Buriram-Test: Acosta blickt nüchtern auf die Kräfteverhältnisse
Neben der Kalenderdiskussion steht für Acosta in Buriram aber auch die sportliche Vorbereitung im Fokus. Der zweitägige Test ist die letzte Gelegenheit vor dem Saisonauftakt, bei dem in einer Woche die ersten WM-Punkte vergeben werden. Thailand sei ein schwieriges Pflaster für KTM, erklärte Acosta. Im Vorjahr hätten alle vier KTM-Piloten Probleme mit dem Hinterreifen-Management gehabt, und ähnliche Schwierigkeiten könnten sich wiederholen.
Gleichzeitig sieht sich der Spanier besser aufgestellt als noch vor zwölf Monaten. Das Team habe ein funktionierendes Gesamtpaket, und er könne sich im Test voll darauf konzentrieren, schnell zu sein und eine gute Basis für das Reifenmanagement im Rennen zu schaffen.

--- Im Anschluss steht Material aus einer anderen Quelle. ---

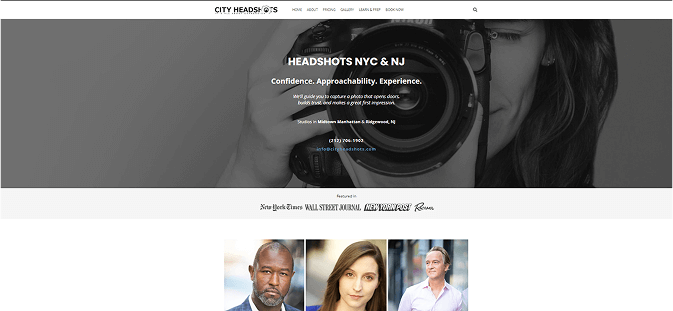 city-nyc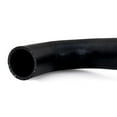 thumbnail image 3 of Mishimoto Radiator Hose MMHOSE-RAM-03DE Black; EPDM; With Two Radiator Hoses And Worm-Gear Clamps, 3 of 3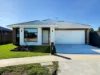 9 Crowther Court, Bairnsdale, Vic 3875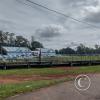 IMG_20230508_094127601_HDR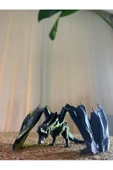 HANMADE  Dragon thumbnail 4
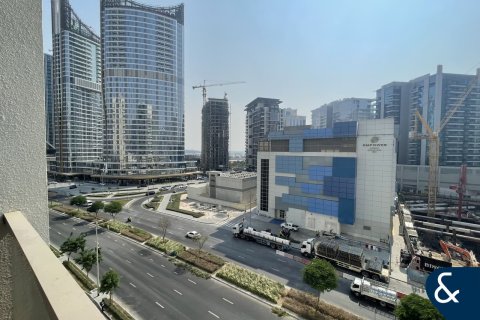 Wohnung zur Miete in Business Bay, Dubai, VAE 2 Schlafzimmer, 123 m2 Nr. 667995 - Foto 18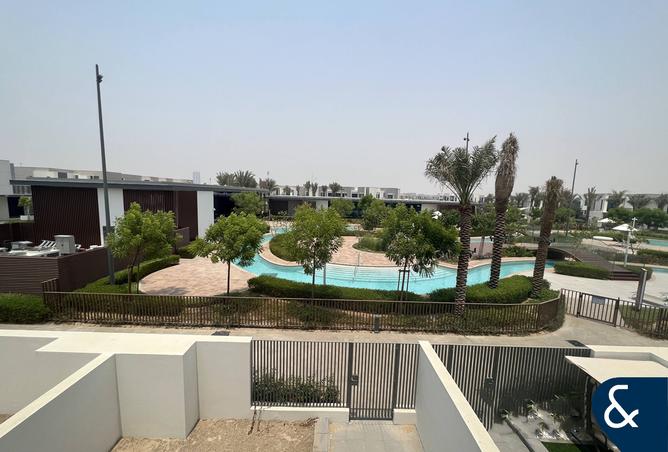 15612818 - الصورة الرئيسية للعقار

An der Gesamteinschätzung der Kräfteverhältnisse ändert das allerdings wenig. Acosta ordnete die Lage nüchtern ein und erklärte, dass Ducati und Aprilia im Moment die Meisterschaft anführen würden. Auch Jorge Martin müsse man dazuzählen, denn Aprilia scheine mit seinen Fahrern einen Schritt gemacht zu haben, und Ducati sei noch stärker als zuvor. Die Testdaten stützen diese Einschätzung: Bei den Vorsaisontests in Sepang lagen fünf Ducati in den Top 6 der kombinierten Zeitenliste, wobei Fermin Aldeguer verletzungsbedingt fehlte.
Das Ziel für den Saisonstart fällt entsprechend pragmatisch aus. Man müsse realistisch bleiben und versuche zu überleben, um in guter Form beim Grand Prix von Brasilien anzukommen, so Acosta.

Tradition gegen Kommerz: Die MotoGP am Scheideweg
Die Diskussion um Straßenrennen und den Verlust traditioneller Strecken dürfte die MotoGP noch länger begleiten. Mit Liberty Media als neuem Eigentümer weht ein anderer Wind, und die Umbenennung der Dorna in MotoGP Sports Entertainment Group deutet die Richtung bereits an. Für Fahrer wie Pedro Acosta, die mit Respekt auf die Geschichte des Sports blicken, bleibt der Spagat zwischen Tradition und kommerzieller Neuausrichtung eine Herausforderung. Ob Adelaide ab 2027 tatsächlich zum Erfolgsmodell wird und ob Phillip Island endgültig aus dem Kalender verschwindet, wird sich in den kommenden Monaten zeigen.